**** PROVIDED MATERIAL ****

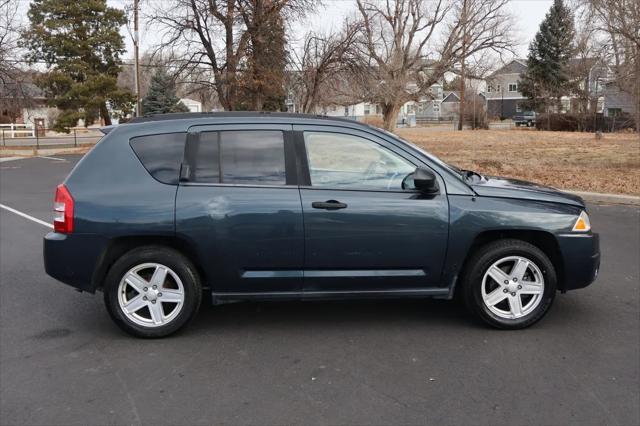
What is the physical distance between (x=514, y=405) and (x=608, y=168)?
1489 centimetres

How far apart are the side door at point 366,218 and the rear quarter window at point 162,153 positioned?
37.4 inches

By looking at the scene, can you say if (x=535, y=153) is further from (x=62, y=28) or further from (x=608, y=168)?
(x=62, y=28)

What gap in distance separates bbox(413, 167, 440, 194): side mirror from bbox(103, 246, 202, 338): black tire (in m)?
1.85

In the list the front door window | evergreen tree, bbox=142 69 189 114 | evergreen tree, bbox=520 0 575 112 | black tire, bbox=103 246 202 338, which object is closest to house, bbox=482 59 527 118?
evergreen tree, bbox=520 0 575 112

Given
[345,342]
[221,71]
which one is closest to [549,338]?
[345,342]

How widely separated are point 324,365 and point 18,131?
162 feet

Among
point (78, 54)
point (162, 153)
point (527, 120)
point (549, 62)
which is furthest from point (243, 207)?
point (527, 120)

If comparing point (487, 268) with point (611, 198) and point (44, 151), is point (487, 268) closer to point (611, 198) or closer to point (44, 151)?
point (611, 198)

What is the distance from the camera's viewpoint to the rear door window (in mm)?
4516

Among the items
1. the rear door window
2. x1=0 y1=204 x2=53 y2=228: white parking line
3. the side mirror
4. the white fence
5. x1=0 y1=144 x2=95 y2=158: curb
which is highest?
the white fence

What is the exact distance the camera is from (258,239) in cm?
442

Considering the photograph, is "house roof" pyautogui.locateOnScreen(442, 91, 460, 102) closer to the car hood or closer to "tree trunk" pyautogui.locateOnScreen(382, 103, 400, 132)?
"tree trunk" pyautogui.locateOnScreen(382, 103, 400, 132)

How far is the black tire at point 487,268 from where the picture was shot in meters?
4.59

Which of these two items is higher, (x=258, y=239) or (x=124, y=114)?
(x=124, y=114)
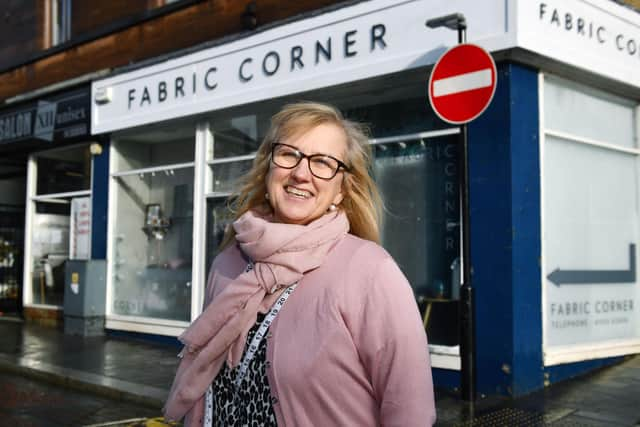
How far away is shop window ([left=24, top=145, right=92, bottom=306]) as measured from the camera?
11750 millimetres

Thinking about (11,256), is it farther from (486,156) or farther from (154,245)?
(486,156)

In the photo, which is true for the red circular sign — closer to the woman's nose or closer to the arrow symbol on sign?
the arrow symbol on sign

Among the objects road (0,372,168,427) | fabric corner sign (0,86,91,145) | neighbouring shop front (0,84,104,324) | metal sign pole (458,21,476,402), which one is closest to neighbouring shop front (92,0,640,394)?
metal sign pole (458,21,476,402)

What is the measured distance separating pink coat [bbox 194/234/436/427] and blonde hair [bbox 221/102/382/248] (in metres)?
0.36

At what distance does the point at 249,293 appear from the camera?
6.43 ft

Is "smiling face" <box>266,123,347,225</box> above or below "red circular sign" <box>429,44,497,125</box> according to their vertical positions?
below

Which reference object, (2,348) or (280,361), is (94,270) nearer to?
(2,348)

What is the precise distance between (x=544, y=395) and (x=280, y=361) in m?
5.05

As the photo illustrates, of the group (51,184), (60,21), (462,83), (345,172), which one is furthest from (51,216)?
(345,172)

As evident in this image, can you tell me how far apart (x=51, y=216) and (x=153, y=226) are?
3236mm

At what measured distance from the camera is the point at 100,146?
10828 millimetres

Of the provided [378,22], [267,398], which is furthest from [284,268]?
[378,22]

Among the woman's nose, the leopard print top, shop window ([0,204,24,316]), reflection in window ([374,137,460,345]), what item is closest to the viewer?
the leopard print top

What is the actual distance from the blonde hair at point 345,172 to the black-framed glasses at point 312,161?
0.04 metres
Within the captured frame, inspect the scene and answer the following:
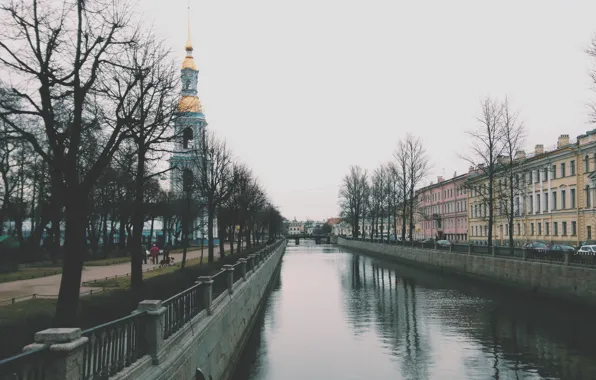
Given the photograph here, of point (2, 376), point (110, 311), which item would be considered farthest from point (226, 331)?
point (2, 376)

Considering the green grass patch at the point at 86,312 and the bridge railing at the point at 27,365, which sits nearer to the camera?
the bridge railing at the point at 27,365

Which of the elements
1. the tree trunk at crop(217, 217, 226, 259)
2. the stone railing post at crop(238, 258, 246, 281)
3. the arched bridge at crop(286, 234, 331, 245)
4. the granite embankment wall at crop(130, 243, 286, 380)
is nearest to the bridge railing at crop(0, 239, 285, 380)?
the granite embankment wall at crop(130, 243, 286, 380)

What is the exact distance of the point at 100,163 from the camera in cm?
1338

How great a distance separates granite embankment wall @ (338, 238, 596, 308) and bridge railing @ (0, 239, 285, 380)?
19.3 m

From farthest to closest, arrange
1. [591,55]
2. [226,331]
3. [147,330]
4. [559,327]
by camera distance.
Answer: [591,55] → [559,327] → [226,331] → [147,330]

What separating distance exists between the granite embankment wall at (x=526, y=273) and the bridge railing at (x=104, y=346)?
19.3 meters

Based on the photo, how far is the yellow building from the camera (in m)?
50.3

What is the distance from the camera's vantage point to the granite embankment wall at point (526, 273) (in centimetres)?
2369

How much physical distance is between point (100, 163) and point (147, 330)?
665 centimetres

****

Edit the listing above by replacing "side mirror" with "wing mirror" wherever it appears, leaving everything else unchanged. Leave the pictures out of your answer.

What is the physical distance between (x=514, y=405) and (x=608, y=168)?
1489 centimetres

How far apart are the side door at point 366,218 and the rear quarter window at point 162,153 positioned?
37.4 inches

By looking at the scene, can you say if (x=535, y=153) is further from (x=62, y=28) or further from (x=608, y=168)?
(x=62, y=28)

What gap in distance separates bbox(413, 167, 440, 194): wing mirror from bbox(103, 246, 202, 338): black tire (in m)?
1.85

In the list the front door window | evergreen tree, bbox=142 69 189 114 | evergreen tree, bbox=520 0 575 112 | black tire, bbox=103 246 202 338, which object is closest to house, bbox=482 59 527 118?
evergreen tree, bbox=520 0 575 112

Given
[345,342]
[221,71]
which one is closest to [549,338]?
[345,342]

How widely separated are point 324,365 and point 18,131?
162 feet

Among
point (78, 54)
point (162, 153)
point (527, 120)
point (549, 62)
which is furthest from point (243, 207)?
point (527, 120)

If comparing point (487, 268) with point (611, 198) and point (44, 151), is point (487, 268) closer to point (611, 198) or closer to point (44, 151)?
point (611, 198)

What is the distance from the camera's viewpoint to the rear door window (in mm)?
4516

Among the items
1. the rear door window
2. x1=0 y1=204 x2=53 y2=228: white parking line
3. the wing mirror
4. the white fence
5. x1=0 y1=144 x2=95 y2=158: curb
which is highest?
the white fence

What is the exact distance the camera is from (258,239) in cm?
442

Considering the photograph, is "house roof" pyautogui.locateOnScreen(442, 91, 460, 102) closer to the car hood or closer to "tree trunk" pyautogui.locateOnScreen(382, 103, 400, 132)?
"tree trunk" pyautogui.locateOnScreen(382, 103, 400, 132)

How far is the black tire at point 487,268 from where the picture was shot in meters?
4.59

Which of these two items is higher, (x=258, y=239) or (x=124, y=114)?
(x=124, y=114)
How far away is shop window ([left=24, top=145, right=92, bottom=306]) as measured from the camera?
11750 millimetres

Thinking about (11,256), is it farther from (486,156) or farther from (154,245)?
(486,156)

In the photo, which is true for the red circular sign — closer to the woman's nose or closer to the arrow symbol on sign?
the arrow symbol on sign

Among the objects road (0,372,168,427) | fabric corner sign (0,86,91,145) | neighbouring shop front (0,84,104,324) | metal sign pole (458,21,476,402), which one is closest to neighbouring shop front (92,0,640,394)?
metal sign pole (458,21,476,402)

What is the measured distance separating pink coat [bbox 194/234/436/427] and blonde hair [bbox 221/102/382/248] (in metres)?
0.36

At what distance does the point at 249,293 appear from the camera?
6.43 ft

Is "smiling face" <box>266,123,347,225</box> above or below "red circular sign" <box>429,44,497,125</box> according to their vertical positions?
below

Which reference object, (2,348) or (280,361), is (94,270) nearer to?
(2,348)

What is the precise distance between (x=544, y=395) and (x=280, y=361) in m?
5.05

As the photo illustrates, of the group (51,184), (60,21), (462,83), (345,172), which one is furthest from (51,216)?
(345,172)

As evident in this image, can you tell me how far apart (x=51, y=216) and (x=153, y=226) are?
3236mm

At what measured distance from the camera is the point at 100,146?
10828 millimetres

Of the provided [378,22], [267,398], which is furthest from [284,268]?
[378,22]

Among the woman's nose, the leopard print top, shop window ([0,204,24,316]), reflection in window ([374,137,460,345]), what item is closest to the viewer?
the leopard print top

What is the actual distance from the blonde hair at point 345,172 to the black-framed glasses at point 312,161?
0.04 metres
Within the captured frame, inspect the scene and answer the following:
Given the photograph here, of point (2, 376), point (110, 311), which item would be considered farthest from point (226, 331)?
point (2, 376)

Considering the green grass patch at the point at 86,312 and the bridge railing at the point at 27,365, which sits nearer to the camera?
the bridge railing at the point at 27,365

Which of the elements
1. the tree trunk at crop(217, 217, 226, 259)
2. the stone railing post at crop(238, 258, 246, 281)
3. the arched bridge at crop(286, 234, 331, 245)
4. the granite embankment wall at crop(130, 243, 286, 380)
is nearest to the bridge railing at crop(0, 239, 285, 380)?
the granite embankment wall at crop(130, 243, 286, 380)

What is the exact distance of the point at 100,163 from the camera in cm?
1338

How great a distance separates granite embankment wall @ (338, 238, 596, 308) and bridge railing @ (0, 239, 285, 380)?
19.3 m

From farthest to closest, arrange
1. [591,55]
2. [226,331]
3. [147,330]
4. [559,327]
by camera distance.
Answer: [591,55] → [559,327] → [226,331] → [147,330]

What separating distance exists between the granite embankment wall at (x=526, y=273) and the bridge railing at (x=104, y=346)?
19.3 meters

Based on the photo, how far is the yellow building from the camera (in m)?
50.3

What is the distance from the camera's vantage point to the granite embankment wall at point (526, 273) (in centimetres)?
2369

How much physical distance is between point (100, 163) and point (147, 330)?
665 centimetres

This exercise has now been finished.